#### 読解文

まず永遠のゼロですが、がっかりするくらいの駄作でした。あれだけの長編にする意味がどこにあるのかというくらい間延びしていたのです。そういう点でも映画版が圧倒的に勝っていました。
キャスティングも向井理ではどうかと思いましたが案の定です。(笑)あの現代風童顔では感情移入出来ないし芝居も上手いとは言えません。映画の岡田君は抜群に上手かったし零戦パイロット役にバッチリはまっていました。
シナリオそのものに無理があるだけに役者の出来によって大きく評価は変わるのでしょうか。女房の松乃だけはテレビ版が、個人的には好きです。ああいう清楚な感じは井上真央さんには酷だったのかもしれません。

########
#### 元データ

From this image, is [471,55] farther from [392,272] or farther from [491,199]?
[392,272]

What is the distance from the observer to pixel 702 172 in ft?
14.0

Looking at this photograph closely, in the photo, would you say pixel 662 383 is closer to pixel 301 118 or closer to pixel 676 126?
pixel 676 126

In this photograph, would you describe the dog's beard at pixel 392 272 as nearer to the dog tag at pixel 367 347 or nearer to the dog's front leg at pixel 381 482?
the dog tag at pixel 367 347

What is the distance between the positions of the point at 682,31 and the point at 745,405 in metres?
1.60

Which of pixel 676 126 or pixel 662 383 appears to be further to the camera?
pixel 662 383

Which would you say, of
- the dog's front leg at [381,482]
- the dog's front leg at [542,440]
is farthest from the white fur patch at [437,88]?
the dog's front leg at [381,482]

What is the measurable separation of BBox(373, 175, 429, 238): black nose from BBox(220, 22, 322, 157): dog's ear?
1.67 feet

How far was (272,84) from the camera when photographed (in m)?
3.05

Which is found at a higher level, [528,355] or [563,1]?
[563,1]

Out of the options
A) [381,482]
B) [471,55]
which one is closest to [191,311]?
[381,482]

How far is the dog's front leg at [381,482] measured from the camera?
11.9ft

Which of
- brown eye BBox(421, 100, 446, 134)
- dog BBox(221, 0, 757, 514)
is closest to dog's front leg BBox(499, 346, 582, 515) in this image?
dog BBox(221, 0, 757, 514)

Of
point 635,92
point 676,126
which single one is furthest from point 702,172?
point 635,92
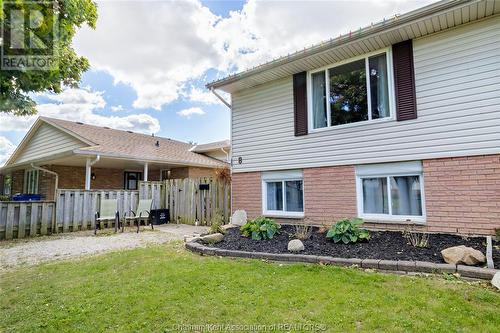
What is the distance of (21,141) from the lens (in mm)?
17906

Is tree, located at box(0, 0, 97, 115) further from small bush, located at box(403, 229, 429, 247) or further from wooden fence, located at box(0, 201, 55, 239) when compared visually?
wooden fence, located at box(0, 201, 55, 239)

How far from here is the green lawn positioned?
9.71ft

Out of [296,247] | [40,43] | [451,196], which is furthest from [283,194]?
[40,43]

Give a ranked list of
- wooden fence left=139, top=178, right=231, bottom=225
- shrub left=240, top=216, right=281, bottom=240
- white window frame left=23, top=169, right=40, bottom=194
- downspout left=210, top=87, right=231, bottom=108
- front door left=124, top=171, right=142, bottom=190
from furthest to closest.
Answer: front door left=124, top=171, right=142, bottom=190
white window frame left=23, top=169, right=40, bottom=194
wooden fence left=139, top=178, right=231, bottom=225
downspout left=210, top=87, right=231, bottom=108
shrub left=240, top=216, right=281, bottom=240

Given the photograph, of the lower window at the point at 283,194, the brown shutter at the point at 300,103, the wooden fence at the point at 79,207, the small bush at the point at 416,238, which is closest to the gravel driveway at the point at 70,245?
the wooden fence at the point at 79,207

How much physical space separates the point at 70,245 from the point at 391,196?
27.0 feet

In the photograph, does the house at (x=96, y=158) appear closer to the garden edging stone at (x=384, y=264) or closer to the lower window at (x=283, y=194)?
the lower window at (x=283, y=194)

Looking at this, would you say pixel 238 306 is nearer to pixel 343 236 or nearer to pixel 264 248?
pixel 264 248

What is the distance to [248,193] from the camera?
9094 millimetres

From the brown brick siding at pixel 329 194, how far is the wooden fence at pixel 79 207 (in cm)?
752

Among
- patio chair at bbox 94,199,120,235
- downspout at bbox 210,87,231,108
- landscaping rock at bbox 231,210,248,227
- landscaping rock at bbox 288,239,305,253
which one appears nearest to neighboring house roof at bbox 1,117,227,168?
patio chair at bbox 94,199,120,235

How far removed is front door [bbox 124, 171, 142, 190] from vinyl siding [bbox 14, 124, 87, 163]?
4.05 meters

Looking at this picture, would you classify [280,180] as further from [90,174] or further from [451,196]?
[90,174]

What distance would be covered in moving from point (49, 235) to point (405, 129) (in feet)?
35.8
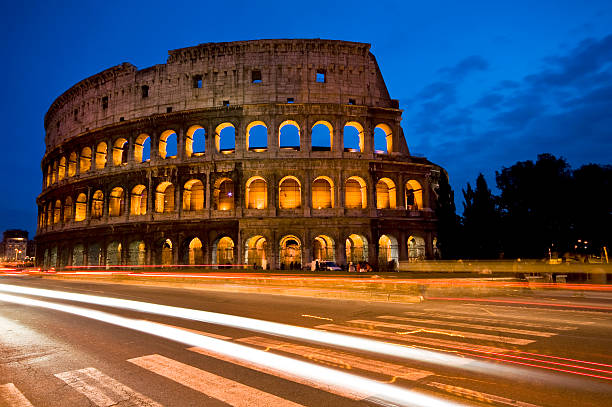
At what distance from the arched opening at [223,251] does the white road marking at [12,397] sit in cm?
2691

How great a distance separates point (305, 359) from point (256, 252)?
91.5 ft

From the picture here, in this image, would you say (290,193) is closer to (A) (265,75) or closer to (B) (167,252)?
(A) (265,75)

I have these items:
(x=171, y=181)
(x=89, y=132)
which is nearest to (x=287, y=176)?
(x=171, y=181)

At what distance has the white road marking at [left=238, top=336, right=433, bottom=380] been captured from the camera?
15.2 ft

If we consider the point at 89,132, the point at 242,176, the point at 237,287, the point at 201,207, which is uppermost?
the point at 89,132

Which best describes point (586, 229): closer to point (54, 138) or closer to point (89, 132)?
point (89, 132)

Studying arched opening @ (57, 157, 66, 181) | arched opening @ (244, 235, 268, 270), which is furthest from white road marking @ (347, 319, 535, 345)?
arched opening @ (57, 157, 66, 181)

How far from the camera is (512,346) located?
6152 millimetres

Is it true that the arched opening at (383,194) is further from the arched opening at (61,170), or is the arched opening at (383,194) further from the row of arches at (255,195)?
the arched opening at (61,170)

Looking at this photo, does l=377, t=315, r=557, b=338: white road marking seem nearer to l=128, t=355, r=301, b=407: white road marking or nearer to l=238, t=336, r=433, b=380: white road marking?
l=238, t=336, r=433, b=380: white road marking

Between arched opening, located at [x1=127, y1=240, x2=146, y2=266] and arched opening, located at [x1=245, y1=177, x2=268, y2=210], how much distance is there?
10.7 metres

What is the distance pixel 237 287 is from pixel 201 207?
1858cm

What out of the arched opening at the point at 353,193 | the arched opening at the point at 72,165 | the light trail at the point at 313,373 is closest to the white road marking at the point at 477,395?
the light trail at the point at 313,373

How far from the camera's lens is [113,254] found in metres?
35.5
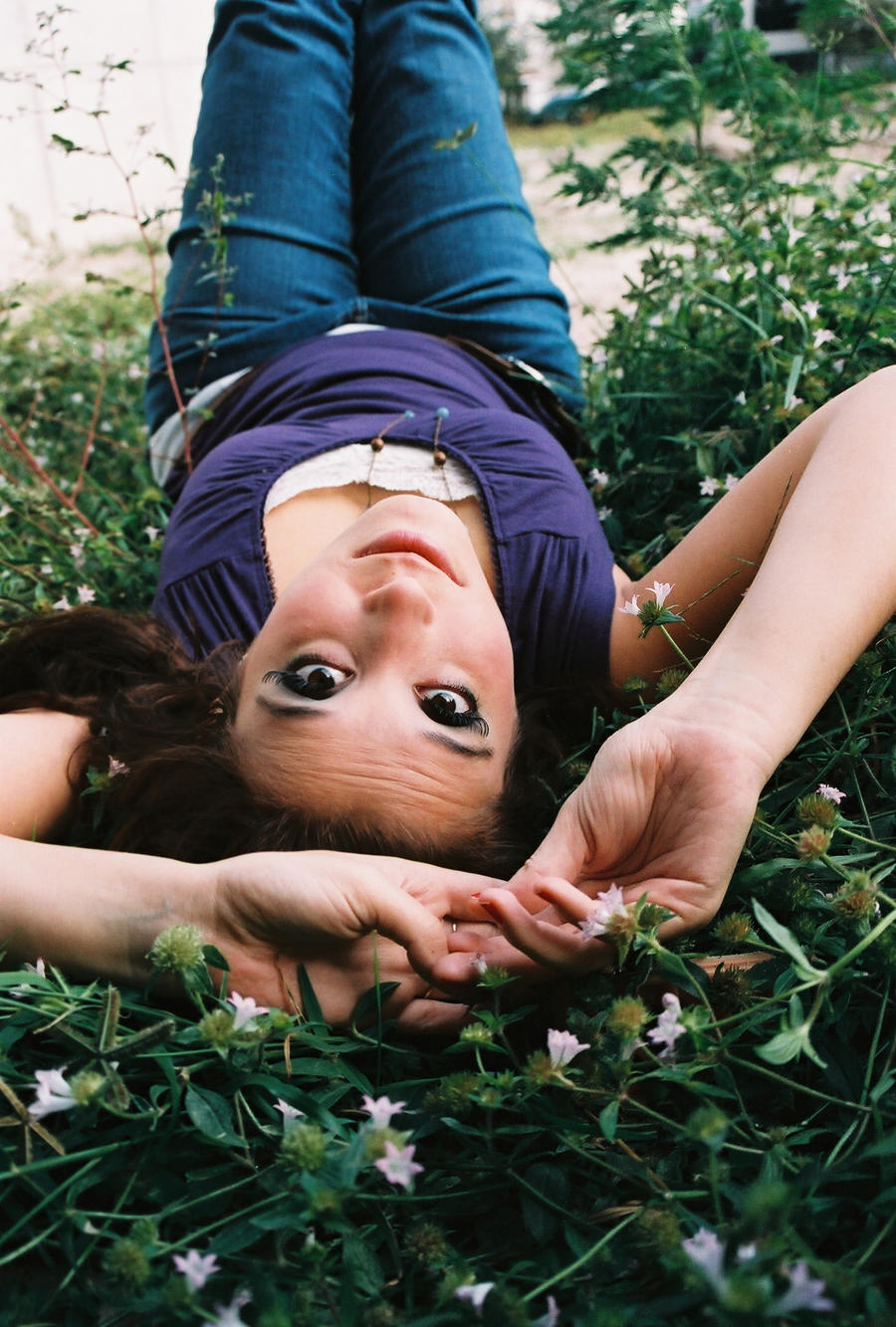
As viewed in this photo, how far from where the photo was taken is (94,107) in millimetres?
6359

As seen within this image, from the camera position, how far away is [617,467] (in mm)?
2287

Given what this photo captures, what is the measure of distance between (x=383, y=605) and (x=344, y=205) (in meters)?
1.66

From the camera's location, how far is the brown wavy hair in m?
1.36

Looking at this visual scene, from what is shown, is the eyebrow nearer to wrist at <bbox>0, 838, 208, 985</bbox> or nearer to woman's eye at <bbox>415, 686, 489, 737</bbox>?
woman's eye at <bbox>415, 686, 489, 737</bbox>

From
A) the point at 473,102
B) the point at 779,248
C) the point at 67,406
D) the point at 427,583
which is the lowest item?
the point at 67,406

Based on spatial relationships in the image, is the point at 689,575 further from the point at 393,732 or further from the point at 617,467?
the point at 617,467

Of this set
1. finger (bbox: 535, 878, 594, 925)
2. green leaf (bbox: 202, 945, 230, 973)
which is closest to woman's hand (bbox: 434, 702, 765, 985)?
finger (bbox: 535, 878, 594, 925)

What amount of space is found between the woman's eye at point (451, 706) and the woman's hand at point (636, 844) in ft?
0.91

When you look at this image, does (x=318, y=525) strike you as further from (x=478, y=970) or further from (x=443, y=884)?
(x=478, y=970)

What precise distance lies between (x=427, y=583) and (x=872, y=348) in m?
1.08

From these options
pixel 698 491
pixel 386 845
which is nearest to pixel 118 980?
pixel 386 845

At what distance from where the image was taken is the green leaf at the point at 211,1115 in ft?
3.20

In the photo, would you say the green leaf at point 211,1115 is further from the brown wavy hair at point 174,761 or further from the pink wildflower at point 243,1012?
the brown wavy hair at point 174,761

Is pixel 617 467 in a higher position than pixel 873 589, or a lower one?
lower
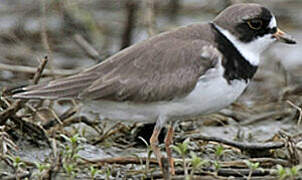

########

練習課題:
1: 読解文で、筆者がテレビ版のキャスティングに疑問を感じた俳優は誰ですか。
2: 読解文のうち、「まず永遠のゼロですが、がっか」で始まり「にバッチリはまっていました。」で終わる部分を、一字も変えずに書き写してください。

解答例:
1: 向井理です。

2:
まず永遠のゼロですが、がっかりするくらいの駄作でした。あれだけの長編にする意味がどこにあるのかというくらい間延びしていたのです。そういう点でも映画版が圧倒的に勝っていました。
キャスティングも向井理ではどうかと思いましたが案の定です。(笑)あの現代風童顔では感情移入出来ないし芝居も上手いとは言えません。映画の岡田君は抜群に上手かったし零戦パイロット役にバッチリはまっていました。